The challenge
The goal was to bring specific beauty audiences into focus, build shared understanding across teams, and support roadmap and prioritisation decisions.
Case 04 · Zalando
Zalando wanted to understand how its fashion customers relate to beauty: what they need, what they value, and which groups were worth prioritising as the business grew its beauty proposition.
The goal was to bring specific beauty audiences into focus, build shared understanding across teams, and support roadmap and prioritisation decisions.
I grounded a survey in a qualitative phase, ran cluster analysis on 12,495 fashion customers to define four need-based groups, then attached market share and profitability to each.
The Beauty team adopted the Savvy / Focused / Learner / Low Effort lens, connected to the existing fashion Portraits, and it fed into Zalando's broader beauty planning.
Segments are only useful to a business if you can tell which ones matter.
The full story
The summary above is the skim. Each section expands for the detail.
Zalando wanted to understand how its fashion customers relate to beauty: what they need, what they value, and which groups were worth prioritising as the business grew its beauty proposition. The goal was to bring specific audiences into focus, build shared understanding across teams, and support roadmap and prioritisation decisions.
This was a multi-researcher project. A qualitative phase, led by colleagues, ran 33 ninety-minute interviews across Germany and Spain to surface how customers think and feel about beauty. I owned the quantitative phase end to end: I designed the survey to verify and quantify what the interviews uncovered, ran the cluster analysis that defined the customer groups, layered in the market-share and profitability work, and delivered the quant readout.
The sequencing was the point. Rather than starting from a survey and hoping the questions were the right ones, the qualitative phase came first and did the discovery work, surfacing the tensions, motivations, and mental models that distinguish how customers relate to beauty. I used that output directly to ground the survey: the hypotheses the interviews raised became the structure of the questionnaire, so the quant phase was testing real, grounded ideas rather than guesses.
On the survey data (12,495 fashion customers), I ran a cluster analysis to find the natural groupings, then enriched those clusters with the rest of the survey to describe each one. Two dimensions did most of the work separating the groups: whether someone treats beauty as a passion or as hygiene, and whether they explore new products or buy the same things repeatedly.
That produced four need-based groups, Savvy, Focused, Learner, and Low Effort, ranging from highly engaged beauty explorers through to low-effort, hygiene-focused buyers. I mapped these against Zalando's existing fashion customer Portraits so the two segmentation systems could talk to each other.
Segments are only useful to a business if you can tell which ones matter. So I went beyond describing the groups and estimated each one's commercial weight, working with a data analyst for the onsite data and a market researcher for the funnel data.

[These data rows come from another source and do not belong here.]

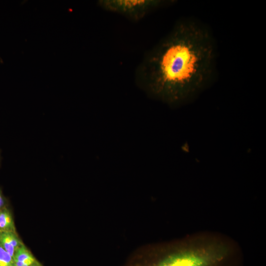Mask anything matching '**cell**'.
<instances>
[{
    "label": "cell",
    "instance_id": "cell-1",
    "mask_svg": "<svg viewBox=\"0 0 266 266\" xmlns=\"http://www.w3.org/2000/svg\"><path fill=\"white\" fill-rule=\"evenodd\" d=\"M217 58L216 43L208 28L184 18L146 53L136 68L135 80L152 98L181 106L212 83Z\"/></svg>",
    "mask_w": 266,
    "mask_h": 266
},
{
    "label": "cell",
    "instance_id": "cell-2",
    "mask_svg": "<svg viewBox=\"0 0 266 266\" xmlns=\"http://www.w3.org/2000/svg\"><path fill=\"white\" fill-rule=\"evenodd\" d=\"M243 262L242 249L235 240L204 231L142 246L125 266H242Z\"/></svg>",
    "mask_w": 266,
    "mask_h": 266
},
{
    "label": "cell",
    "instance_id": "cell-3",
    "mask_svg": "<svg viewBox=\"0 0 266 266\" xmlns=\"http://www.w3.org/2000/svg\"><path fill=\"white\" fill-rule=\"evenodd\" d=\"M174 0H100L98 4L104 10L120 14L133 21H138L153 10Z\"/></svg>",
    "mask_w": 266,
    "mask_h": 266
},
{
    "label": "cell",
    "instance_id": "cell-4",
    "mask_svg": "<svg viewBox=\"0 0 266 266\" xmlns=\"http://www.w3.org/2000/svg\"><path fill=\"white\" fill-rule=\"evenodd\" d=\"M24 243L17 232H1L0 237L1 246L9 255L13 257L16 250Z\"/></svg>",
    "mask_w": 266,
    "mask_h": 266
},
{
    "label": "cell",
    "instance_id": "cell-5",
    "mask_svg": "<svg viewBox=\"0 0 266 266\" xmlns=\"http://www.w3.org/2000/svg\"><path fill=\"white\" fill-rule=\"evenodd\" d=\"M13 258L15 266H31L38 261L24 244L16 250Z\"/></svg>",
    "mask_w": 266,
    "mask_h": 266
},
{
    "label": "cell",
    "instance_id": "cell-6",
    "mask_svg": "<svg viewBox=\"0 0 266 266\" xmlns=\"http://www.w3.org/2000/svg\"><path fill=\"white\" fill-rule=\"evenodd\" d=\"M0 231L17 232L12 212L6 206L0 209Z\"/></svg>",
    "mask_w": 266,
    "mask_h": 266
},
{
    "label": "cell",
    "instance_id": "cell-7",
    "mask_svg": "<svg viewBox=\"0 0 266 266\" xmlns=\"http://www.w3.org/2000/svg\"><path fill=\"white\" fill-rule=\"evenodd\" d=\"M0 266H15L13 258L0 246Z\"/></svg>",
    "mask_w": 266,
    "mask_h": 266
},
{
    "label": "cell",
    "instance_id": "cell-8",
    "mask_svg": "<svg viewBox=\"0 0 266 266\" xmlns=\"http://www.w3.org/2000/svg\"><path fill=\"white\" fill-rule=\"evenodd\" d=\"M6 200L2 191L0 189V209L6 206Z\"/></svg>",
    "mask_w": 266,
    "mask_h": 266
},
{
    "label": "cell",
    "instance_id": "cell-9",
    "mask_svg": "<svg viewBox=\"0 0 266 266\" xmlns=\"http://www.w3.org/2000/svg\"><path fill=\"white\" fill-rule=\"evenodd\" d=\"M31 266H43L41 264L37 261L36 262L31 265Z\"/></svg>",
    "mask_w": 266,
    "mask_h": 266
},
{
    "label": "cell",
    "instance_id": "cell-10",
    "mask_svg": "<svg viewBox=\"0 0 266 266\" xmlns=\"http://www.w3.org/2000/svg\"><path fill=\"white\" fill-rule=\"evenodd\" d=\"M0 161H1V157H0Z\"/></svg>",
    "mask_w": 266,
    "mask_h": 266
},
{
    "label": "cell",
    "instance_id": "cell-11",
    "mask_svg": "<svg viewBox=\"0 0 266 266\" xmlns=\"http://www.w3.org/2000/svg\"><path fill=\"white\" fill-rule=\"evenodd\" d=\"M1 233V232L0 231V237Z\"/></svg>",
    "mask_w": 266,
    "mask_h": 266
}]
</instances>
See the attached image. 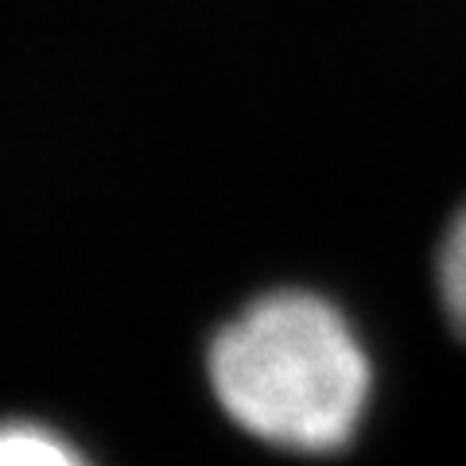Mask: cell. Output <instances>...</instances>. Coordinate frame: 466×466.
Listing matches in <instances>:
<instances>
[{
    "label": "cell",
    "instance_id": "obj_1",
    "mask_svg": "<svg viewBox=\"0 0 466 466\" xmlns=\"http://www.w3.org/2000/svg\"><path fill=\"white\" fill-rule=\"evenodd\" d=\"M207 381L245 435L276 451L327 455L354 440L373 366L350 319L308 288H276L207 346Z\"/></svg>",
    "mask_w": 466,
    "mask_h": 466
},
{
    "label": "cell",
    "instance_id": "obj_2",
    "mask_svg": "<svg viewBox=\"0 0 466 466\" xmlns=\"http://www.w3.org/2000/svg\"><path fill=\"white\" fill-rule=\"evenodd\" d=\"M0 466H94L82 451L35 420H0Z\"/></svg>",
    "mask_w": 466,
    "mask_h": 466
},
{
    "label": "cell",
    "instance_id": "obj_3",
    "mask_svg": "<svg viewBox=\"0 0 466 466\" xmlns=\"http://www.w3.org/2000/svg\"><path fill=\"white\" fill-rule=\"evenodd\" d=\"M435 280H440V303L447 323L466 342V202L443 229L440 257H435Z\"/></svg>",
    "mask_w": 466,
    "mask_h": 466
}]
</instances>
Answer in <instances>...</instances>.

I extrapolated group sizes across Zalando's adopted fashion customer base to approximate market share, and analysed profitability by group using order frequency, profit contribution (PCII), net merchandise volume (NMV), and customer value segments. The Savvy group, the most beauty-engaged, was also the most profitable, with the highest order frequency and value, while Low Effort was the least valuable. This made the groups actionable for the business: teams could see which customers to build for first, backed by their actual commercial value.
A survey incentivised by vouchers is unlikely to attract customers who don't care about beauty at all, or a purely premium-focused segment, so those groups are likely underrepresented.
On ethics, I noted the attitude-behaviour gap the interviews surfaced. Customers express strong feelings about cruelty-free and sustainability that don't always translate into purchases, so I was careful not to overstate those attitudes as reliable predictors of behaviour.
The Beauty team adopted the Savvy / Focused / Learner / Low Effort lens as a shared way to talk about beauty customers. I connected them to the existing fashion Portraits so teams could align around the same audiences. Attaching market share and profitability to each group meant teams could prioritise based on which groups were actually most valuable, and the work fed into Zalando's broader beauty planning.